*** Article ***
How HAMP Makes Elizabeth Warren The Only Choice For Consumer Protection » New Deal 2.0

Crossposted from New Deal 2.0.

By Mike Konczal, a Fellow at the Roosevelt Institute.

No one else has been a stronger advocate for public disclosure. There’s a debate going on about who should be nominated to run the Consumer Financial Protection Bureau at the Federal Reserve. One side says Elizabeth Warren, while another says someone from Treasury, likely Michael Barr. At a quick glance you might not see a big difference. As Felix notes, Michael Barr is very strong on consumer finance. But I think Warren would be a far superior choice. There are many reasons why, but I want to discuss a very specific one here that distinguishes her from anyone in Treasury. The biggest: she is a strong critic of HAMP, Treasury’s largest intervention into the massive foreclosure crisis hitting millions of regular Americans, and she demands accountability on behalf of the people.
*** Supplied data ***
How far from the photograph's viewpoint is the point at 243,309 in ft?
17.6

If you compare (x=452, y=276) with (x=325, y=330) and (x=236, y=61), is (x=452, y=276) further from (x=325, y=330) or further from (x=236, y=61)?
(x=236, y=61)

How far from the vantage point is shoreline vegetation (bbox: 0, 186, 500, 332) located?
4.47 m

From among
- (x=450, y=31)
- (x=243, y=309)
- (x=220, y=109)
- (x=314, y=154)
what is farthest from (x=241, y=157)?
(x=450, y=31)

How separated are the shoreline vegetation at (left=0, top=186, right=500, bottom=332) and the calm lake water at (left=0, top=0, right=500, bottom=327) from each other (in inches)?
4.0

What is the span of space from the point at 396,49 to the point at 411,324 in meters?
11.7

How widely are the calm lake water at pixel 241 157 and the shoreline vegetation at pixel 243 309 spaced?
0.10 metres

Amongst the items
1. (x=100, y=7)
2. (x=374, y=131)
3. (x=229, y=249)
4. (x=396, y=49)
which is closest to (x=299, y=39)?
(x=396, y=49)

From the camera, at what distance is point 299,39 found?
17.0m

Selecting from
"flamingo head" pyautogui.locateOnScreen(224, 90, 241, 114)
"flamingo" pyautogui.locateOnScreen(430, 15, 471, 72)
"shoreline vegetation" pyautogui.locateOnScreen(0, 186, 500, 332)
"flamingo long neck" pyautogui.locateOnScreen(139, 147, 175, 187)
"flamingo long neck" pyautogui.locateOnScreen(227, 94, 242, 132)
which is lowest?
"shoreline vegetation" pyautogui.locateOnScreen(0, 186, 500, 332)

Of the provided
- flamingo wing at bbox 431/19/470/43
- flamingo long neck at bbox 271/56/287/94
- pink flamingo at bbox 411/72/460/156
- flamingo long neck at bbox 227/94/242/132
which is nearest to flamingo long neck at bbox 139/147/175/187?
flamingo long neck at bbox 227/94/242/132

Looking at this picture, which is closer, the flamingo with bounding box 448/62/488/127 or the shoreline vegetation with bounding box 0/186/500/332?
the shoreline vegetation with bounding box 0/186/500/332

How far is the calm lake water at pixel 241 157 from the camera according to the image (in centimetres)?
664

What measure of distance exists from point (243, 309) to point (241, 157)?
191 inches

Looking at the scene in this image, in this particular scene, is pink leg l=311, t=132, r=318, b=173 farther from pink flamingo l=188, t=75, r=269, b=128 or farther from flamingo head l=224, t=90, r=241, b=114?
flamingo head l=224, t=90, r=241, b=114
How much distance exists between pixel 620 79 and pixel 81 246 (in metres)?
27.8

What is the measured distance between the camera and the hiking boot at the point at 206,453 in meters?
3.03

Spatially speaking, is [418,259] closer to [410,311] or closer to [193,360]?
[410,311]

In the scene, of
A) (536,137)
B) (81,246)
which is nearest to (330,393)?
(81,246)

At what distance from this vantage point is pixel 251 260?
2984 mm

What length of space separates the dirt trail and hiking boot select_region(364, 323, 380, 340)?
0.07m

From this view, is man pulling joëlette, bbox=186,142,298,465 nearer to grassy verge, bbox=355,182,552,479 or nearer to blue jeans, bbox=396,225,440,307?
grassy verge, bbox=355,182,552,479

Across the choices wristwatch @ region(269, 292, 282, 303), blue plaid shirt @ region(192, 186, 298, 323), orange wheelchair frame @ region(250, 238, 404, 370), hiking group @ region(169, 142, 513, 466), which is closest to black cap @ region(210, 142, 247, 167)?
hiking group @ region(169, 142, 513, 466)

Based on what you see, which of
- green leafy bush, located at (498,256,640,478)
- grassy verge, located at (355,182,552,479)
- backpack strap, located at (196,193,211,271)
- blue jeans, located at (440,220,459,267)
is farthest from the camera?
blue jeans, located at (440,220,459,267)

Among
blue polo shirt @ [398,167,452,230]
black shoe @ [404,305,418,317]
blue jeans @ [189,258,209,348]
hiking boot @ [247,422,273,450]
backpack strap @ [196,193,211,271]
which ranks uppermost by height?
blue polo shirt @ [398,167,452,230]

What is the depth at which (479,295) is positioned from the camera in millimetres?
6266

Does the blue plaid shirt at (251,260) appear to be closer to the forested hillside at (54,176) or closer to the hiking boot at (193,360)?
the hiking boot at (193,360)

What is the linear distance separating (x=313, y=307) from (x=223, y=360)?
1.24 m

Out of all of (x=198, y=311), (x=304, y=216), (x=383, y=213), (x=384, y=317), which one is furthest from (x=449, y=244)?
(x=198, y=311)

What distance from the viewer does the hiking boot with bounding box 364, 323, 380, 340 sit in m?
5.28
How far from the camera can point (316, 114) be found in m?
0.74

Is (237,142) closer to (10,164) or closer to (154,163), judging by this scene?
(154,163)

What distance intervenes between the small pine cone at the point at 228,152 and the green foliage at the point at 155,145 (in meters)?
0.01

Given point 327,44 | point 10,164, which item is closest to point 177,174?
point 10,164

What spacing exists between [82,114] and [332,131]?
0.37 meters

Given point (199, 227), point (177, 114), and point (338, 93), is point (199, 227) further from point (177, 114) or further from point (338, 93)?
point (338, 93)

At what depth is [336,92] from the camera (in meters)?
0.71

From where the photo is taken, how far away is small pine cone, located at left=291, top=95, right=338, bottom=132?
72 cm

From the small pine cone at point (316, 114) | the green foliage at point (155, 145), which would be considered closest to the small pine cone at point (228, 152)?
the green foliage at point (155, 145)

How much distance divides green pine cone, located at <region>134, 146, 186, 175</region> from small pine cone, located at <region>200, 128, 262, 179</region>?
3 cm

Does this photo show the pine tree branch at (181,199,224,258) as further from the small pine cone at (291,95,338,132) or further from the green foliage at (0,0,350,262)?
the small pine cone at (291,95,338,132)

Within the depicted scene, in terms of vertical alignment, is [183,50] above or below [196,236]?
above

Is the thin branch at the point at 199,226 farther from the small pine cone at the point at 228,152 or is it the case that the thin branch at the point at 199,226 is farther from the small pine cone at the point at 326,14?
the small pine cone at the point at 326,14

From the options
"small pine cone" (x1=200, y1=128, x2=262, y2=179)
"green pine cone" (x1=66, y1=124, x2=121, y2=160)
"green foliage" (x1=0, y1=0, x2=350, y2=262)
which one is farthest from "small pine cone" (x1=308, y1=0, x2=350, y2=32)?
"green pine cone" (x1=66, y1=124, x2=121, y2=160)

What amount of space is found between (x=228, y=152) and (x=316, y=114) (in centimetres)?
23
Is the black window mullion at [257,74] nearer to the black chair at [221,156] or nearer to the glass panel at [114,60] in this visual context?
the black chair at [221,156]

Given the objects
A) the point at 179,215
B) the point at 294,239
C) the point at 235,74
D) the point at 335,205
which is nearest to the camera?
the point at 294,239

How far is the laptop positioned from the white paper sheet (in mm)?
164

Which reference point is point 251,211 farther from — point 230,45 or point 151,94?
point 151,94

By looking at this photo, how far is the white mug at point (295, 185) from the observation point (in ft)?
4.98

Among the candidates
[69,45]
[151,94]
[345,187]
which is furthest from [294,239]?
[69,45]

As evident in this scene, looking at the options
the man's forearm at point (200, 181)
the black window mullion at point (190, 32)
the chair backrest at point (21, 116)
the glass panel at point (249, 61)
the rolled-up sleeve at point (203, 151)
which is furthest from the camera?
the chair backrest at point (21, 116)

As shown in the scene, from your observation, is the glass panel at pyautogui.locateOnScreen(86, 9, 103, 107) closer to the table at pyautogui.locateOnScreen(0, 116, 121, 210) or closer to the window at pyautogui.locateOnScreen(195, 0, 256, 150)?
***
_Parts of the exercise:_
**A)** Retype the stretch of the article from "By Mike Konczal, a" through "of the people.".
**B)** According to the article, who from Treasury is the likely alternative to Elizabeth Warren for running the Consumer Financial Protection Bureau?
**C)** List every person the article names.
The entries play no part in what comes next.

_Final results:_
**A)**
By Mike Konczal, a Fellow at the Roosevelt Institute.

No one else has been a stronger advocate for public disclosure. There’s a debate going on about who should be nominated to run the Consumer Financial Protection Bureau at the Federal Reserve. One side says Elizabeth Warren, while another says someone from Treasury, likely Michael Barr. At a quick glance you might not see a big difference. As Felix notes, Michael Barr is very strong on consumer finance. But I think Warren would be a far superior choice. There are many reasons why, but I want to discuss a very specific one here that distinguishes her from anyone in Treasury. The biggest: she is a strong critic of HAMP, Treasury’s largest intervention into the massive foreclosure crisis hitting millions of regular Americans, and she demands accountability on behalf of the people.

**B)** Michael Barr.

**C)** Mike Konczal, Elizabeth Warren, Michael Barr, Felix